[Spatial reasoning records]
● ● ● ● ●

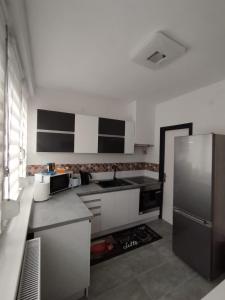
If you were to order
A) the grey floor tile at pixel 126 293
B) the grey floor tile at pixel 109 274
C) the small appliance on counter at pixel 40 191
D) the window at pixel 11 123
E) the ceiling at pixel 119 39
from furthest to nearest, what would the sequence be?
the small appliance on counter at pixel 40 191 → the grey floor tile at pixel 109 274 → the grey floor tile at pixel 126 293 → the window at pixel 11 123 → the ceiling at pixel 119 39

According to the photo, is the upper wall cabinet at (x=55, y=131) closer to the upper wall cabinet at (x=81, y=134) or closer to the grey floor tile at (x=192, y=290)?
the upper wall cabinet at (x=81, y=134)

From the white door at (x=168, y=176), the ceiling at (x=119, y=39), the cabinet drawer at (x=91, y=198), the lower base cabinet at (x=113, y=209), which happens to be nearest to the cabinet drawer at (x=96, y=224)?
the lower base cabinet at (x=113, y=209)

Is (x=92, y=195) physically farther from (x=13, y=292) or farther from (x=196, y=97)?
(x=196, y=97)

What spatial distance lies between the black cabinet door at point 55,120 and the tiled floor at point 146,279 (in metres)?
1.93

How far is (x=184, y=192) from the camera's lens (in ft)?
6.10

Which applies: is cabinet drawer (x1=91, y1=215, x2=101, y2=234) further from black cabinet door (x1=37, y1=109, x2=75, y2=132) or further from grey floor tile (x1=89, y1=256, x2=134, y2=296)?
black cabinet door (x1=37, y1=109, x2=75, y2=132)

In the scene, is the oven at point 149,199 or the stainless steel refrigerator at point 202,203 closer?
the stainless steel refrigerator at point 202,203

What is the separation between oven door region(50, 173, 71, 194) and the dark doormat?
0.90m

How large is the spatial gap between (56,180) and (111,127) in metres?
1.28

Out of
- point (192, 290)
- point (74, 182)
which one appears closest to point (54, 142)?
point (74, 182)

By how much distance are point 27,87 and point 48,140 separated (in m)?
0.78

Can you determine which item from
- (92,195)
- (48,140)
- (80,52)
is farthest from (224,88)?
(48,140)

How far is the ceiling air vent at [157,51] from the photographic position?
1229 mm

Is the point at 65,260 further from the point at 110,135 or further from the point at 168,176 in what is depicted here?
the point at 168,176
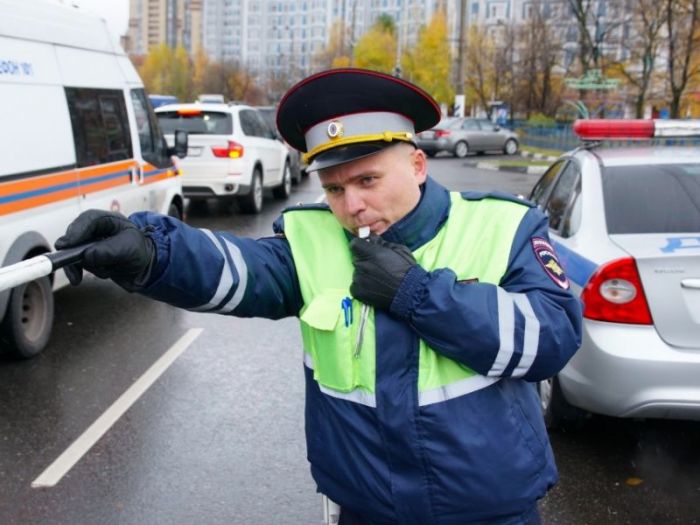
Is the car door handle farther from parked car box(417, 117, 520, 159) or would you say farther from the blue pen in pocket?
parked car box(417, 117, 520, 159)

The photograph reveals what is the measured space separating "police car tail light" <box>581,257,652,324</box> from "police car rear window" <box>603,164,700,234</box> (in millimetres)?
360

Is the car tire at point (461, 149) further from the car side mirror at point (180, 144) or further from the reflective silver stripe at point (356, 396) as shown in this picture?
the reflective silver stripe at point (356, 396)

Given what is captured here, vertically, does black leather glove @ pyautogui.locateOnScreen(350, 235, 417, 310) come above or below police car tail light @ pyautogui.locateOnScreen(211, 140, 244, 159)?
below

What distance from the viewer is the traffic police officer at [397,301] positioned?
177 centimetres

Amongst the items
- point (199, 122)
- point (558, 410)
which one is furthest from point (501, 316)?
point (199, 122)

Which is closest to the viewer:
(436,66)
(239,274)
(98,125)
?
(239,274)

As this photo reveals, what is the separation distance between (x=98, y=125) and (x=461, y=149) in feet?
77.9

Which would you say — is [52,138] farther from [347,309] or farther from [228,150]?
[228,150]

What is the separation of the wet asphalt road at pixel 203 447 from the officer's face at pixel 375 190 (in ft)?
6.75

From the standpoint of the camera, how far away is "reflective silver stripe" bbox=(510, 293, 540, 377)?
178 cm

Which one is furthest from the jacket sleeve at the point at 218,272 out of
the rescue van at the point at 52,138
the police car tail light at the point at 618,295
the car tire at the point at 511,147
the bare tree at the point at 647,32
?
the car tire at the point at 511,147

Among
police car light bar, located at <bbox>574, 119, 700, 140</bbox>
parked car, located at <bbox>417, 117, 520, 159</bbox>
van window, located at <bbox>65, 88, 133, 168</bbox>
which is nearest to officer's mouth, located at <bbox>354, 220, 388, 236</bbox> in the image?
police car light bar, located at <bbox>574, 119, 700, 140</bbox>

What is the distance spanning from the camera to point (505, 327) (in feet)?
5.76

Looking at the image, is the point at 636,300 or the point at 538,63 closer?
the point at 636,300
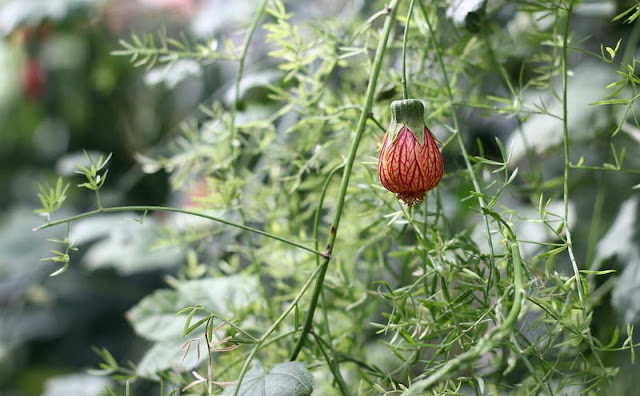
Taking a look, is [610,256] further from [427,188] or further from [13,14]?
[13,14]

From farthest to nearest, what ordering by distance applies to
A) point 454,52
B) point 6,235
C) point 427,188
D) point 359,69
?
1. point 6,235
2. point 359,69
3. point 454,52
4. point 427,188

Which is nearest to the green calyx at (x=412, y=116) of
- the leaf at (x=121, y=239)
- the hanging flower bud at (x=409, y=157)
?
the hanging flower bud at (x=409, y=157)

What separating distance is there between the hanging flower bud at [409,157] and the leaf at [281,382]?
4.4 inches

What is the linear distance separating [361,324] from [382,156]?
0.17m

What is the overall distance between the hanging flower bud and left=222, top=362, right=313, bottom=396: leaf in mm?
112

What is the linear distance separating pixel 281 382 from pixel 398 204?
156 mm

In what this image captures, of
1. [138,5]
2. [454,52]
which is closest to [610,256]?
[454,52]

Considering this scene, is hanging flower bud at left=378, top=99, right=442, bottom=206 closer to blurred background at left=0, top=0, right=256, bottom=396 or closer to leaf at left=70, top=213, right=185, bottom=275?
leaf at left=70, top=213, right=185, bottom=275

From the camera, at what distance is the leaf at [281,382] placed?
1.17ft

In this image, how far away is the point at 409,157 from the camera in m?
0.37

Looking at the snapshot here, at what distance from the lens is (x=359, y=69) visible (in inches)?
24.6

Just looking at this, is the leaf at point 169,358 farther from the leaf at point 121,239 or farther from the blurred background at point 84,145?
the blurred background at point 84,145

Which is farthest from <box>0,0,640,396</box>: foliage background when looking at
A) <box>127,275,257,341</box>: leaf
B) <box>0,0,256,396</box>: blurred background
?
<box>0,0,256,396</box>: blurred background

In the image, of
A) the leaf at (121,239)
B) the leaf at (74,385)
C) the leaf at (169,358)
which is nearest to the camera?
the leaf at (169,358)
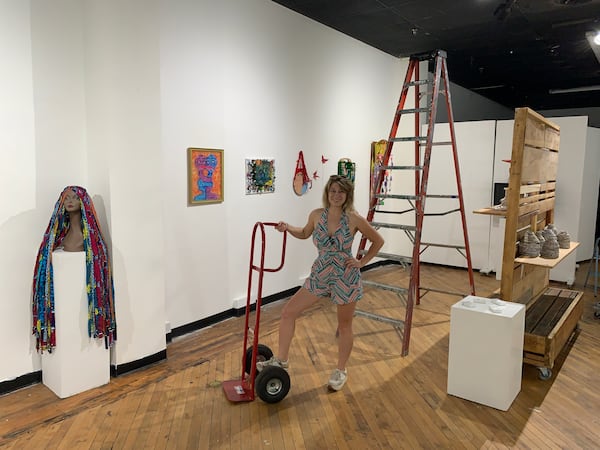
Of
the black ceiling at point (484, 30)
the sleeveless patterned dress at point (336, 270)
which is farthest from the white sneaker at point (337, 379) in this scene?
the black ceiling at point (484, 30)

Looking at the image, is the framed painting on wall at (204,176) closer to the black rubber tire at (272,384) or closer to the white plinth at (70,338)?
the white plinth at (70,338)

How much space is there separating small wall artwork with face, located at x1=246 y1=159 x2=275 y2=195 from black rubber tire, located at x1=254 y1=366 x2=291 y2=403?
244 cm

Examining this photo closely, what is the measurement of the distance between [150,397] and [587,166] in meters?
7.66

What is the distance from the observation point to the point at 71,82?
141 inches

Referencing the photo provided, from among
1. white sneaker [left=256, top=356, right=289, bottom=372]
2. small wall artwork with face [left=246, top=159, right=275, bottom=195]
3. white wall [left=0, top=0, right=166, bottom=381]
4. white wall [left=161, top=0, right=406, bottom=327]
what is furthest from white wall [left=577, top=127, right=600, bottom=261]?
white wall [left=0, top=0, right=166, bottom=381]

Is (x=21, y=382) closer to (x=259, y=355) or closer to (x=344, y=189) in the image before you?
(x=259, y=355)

● ● ● ● ●

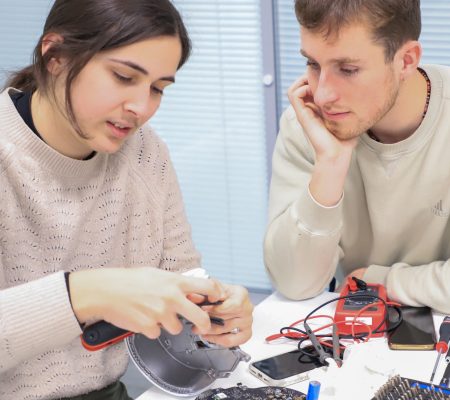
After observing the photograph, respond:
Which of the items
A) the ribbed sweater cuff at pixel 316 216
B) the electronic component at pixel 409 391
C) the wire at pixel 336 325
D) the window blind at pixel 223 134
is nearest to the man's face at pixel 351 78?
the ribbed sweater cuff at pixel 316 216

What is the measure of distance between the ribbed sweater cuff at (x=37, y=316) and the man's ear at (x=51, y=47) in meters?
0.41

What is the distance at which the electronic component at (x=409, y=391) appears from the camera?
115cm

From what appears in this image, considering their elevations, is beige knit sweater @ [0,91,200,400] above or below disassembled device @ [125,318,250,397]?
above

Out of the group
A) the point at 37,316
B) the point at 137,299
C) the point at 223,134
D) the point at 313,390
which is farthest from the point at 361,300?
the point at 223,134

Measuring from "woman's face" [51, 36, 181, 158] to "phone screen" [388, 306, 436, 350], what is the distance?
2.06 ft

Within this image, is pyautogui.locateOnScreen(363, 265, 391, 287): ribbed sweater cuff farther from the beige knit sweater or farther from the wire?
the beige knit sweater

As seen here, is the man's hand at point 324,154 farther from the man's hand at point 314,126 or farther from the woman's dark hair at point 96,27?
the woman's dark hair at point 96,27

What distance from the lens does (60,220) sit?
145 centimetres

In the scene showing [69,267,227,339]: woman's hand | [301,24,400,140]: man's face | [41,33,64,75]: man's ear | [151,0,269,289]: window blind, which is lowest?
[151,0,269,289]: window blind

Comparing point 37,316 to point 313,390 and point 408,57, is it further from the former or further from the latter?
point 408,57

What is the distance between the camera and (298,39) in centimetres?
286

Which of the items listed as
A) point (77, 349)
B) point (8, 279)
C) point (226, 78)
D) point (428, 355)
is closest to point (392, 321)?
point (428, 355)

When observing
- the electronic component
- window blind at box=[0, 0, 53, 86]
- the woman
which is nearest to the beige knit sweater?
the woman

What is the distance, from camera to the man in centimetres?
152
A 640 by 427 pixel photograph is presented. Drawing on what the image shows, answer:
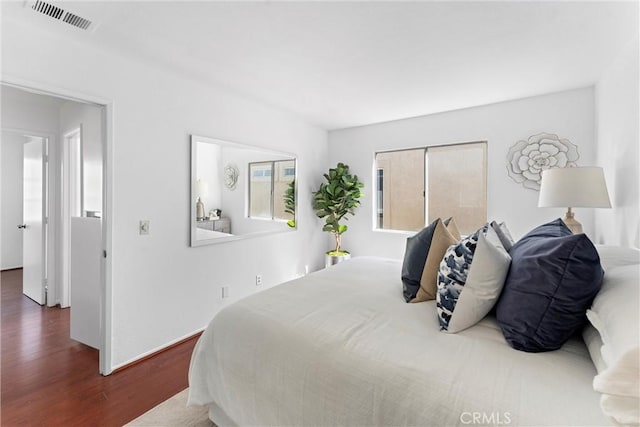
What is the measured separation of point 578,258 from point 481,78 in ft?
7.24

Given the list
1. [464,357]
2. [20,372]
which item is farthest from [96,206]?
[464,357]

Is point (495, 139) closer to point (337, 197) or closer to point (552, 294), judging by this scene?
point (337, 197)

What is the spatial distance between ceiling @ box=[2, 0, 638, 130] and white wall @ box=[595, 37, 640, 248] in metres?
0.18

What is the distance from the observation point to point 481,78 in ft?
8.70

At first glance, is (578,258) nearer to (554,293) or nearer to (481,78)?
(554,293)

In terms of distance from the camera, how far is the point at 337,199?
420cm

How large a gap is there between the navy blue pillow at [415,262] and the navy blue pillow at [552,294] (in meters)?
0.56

● ● ● ● ●

* Requirement
Count the lines above that contain the string "appliance", matching case exactly, and reply with the number alone.

* Final result
2